Your task:
Output, word for word, the stretch of the Telkomsel text that begins at the words "Telkomsel’s Articles of" and stops after "52, Jakarta, 12710.".

Given text:
-=-=-

Independent Commissioner

: Bono Daru Adji

Independent Commissioner

: Abdi Negara Nurdin

Commissioner

: Marcelino Pandin

Commissioner

: Ismail

Commissioner

: Rizal Mallarangeng

Commissioner

: Isa Rachmatarwata

Commissioner

: Arya Mahendra Sinulingga

Board of Directors

President Director

: Ririek Adriansyah

Director of Strategic Portofolio

: Budi Setyawan Wijaya

Director of Finance & Risk Management

: Heri Supriadi

Director of Network & IT Solution

: Herlan Wijanarko

Director of Wholesale & International Service

: Bogi Witjaksono

Director of Digital Business

: Muhamad Fajrin Rasyid

Director of Human Capital Management

: Afriwandi

Director of Consumer Service

: FM Venusiana R

Tasks Executor (PLT) Director of Enterprise & Business Service

: FM Venusiana R

2.INFORMATION ABOUT TELKOMSEL

GENERAL

Telkomsel is a limited liability company established according to and based on the laws of Republic of Indonesia, domiciled in South Jakarta, based on Deed of Establishment No. 181 dated May 26, 1995, drawn up before Poerbaningsih Adi Warsito, S.H., a Notary in Jakarta, which have received approval from the Ministry of Law and Human Rights of the Republic of Indonesia in accordance with Decree No. C2-7735.HT.01.01.TH.1995 dated June 19, 1995 and been announced in the Republic of Indonesia State Gazette No. 94 dated November 24, 1995, Supplement No. 9719 ("Telkomsel Deed of Establishment").

Telkomsel’s Articles of Association are contained in Deed No. 69, dated June 26, 2008, drawn up before Mala Mukti, S.H., L.L.M., a Notary in Jakarta, and have received approval from MoLHR of Republic of Indonesia in accordance with Decree No. AHU-36943.AH.01.02.Tahun 2008 dated June 30, 2008, as recently amended based on the Deed of Statement of Shareholders No. 14 dated January 30, 2023, drawn up before Bonardo Nasution, S.H., a Notary in Jakarta, as has been approved by MoLHR based on MOLHR Decree No. AHU-0006614.AH.01.02.TAHUN 2023 dated January 31, 2023 regarding the Approval of the Amendment of Article of Association of PT Telekomunikasi Selular (collectively referred to as "Telkomsel Articles of Association"). Telkomsel is domiciled in South Jakarta and having its head office at Telkom Landmark Tower, Tower 1, Jalan Jend. Gatot Subroto Kav. 52, Jakarta, 12710.


Un-official translation

In the event of any inconsistency between, or if there is any discrepancy in interpreting, provisions in Indonesian language version shall prevail.

Based on Article 3 paragraph 1 of Telkomsel Articles of Association, the purpose and objectives, as well as Telkomsel’s business activities are to engage in the provision of mobile/wireless telecommunications networks and services, internet protocol television services, resale of telecommunication services, specialized retail of information and telecommunication equipment, other telecommunication activities, information services activities, and programming activities, as well as services related to web portals, web hosting, services for organizing trade transactions through electronic systems, advertising services related to Mobile Digital Advertising, data processing activities, consulting in the field of telecommunications, and technology-based financial services (financial technology/fintech).

-=-=-

Collected data:
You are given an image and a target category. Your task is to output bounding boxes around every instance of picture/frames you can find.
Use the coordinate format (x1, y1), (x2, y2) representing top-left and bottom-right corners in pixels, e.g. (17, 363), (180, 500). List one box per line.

-=-=-

Result for this exercise:
Telkomsel’s Articles of Association are contained in Deed No. 69, dated June 26, 2008, drawn up before Mala Mukti, S.H., L.L.M., a Notary in Jakarta, and have received approval from MoLHR of Republic of Indonesia in accordance with Decree No. AHU-36943.AH.01.02.Tahun 2008 dated June 30, 2008, as recently amended based on the Deed of Statement of Shareholders No. 14 dated January 30, 2023, drawn up before Bonardo Nasution, S.H., a Notary in Jakarta, as has been approved by MoLHR based on MOLHR Decree No. AHU-0006614.AH.01.02.TAHUN 2023 dated January 31, 2023 regarding the Approval of the Amendment of Article of Association of PT Telekomunikasi Selular (collectively referred to as "Telkomsel Articles of Association"). Telkomsel is domiciled in South Jakarta and having its head office at Telkom Landmark Tower, Tower 1, Jalan Jend. Gatot Subroto Kav. 52, Jakarta, 12710.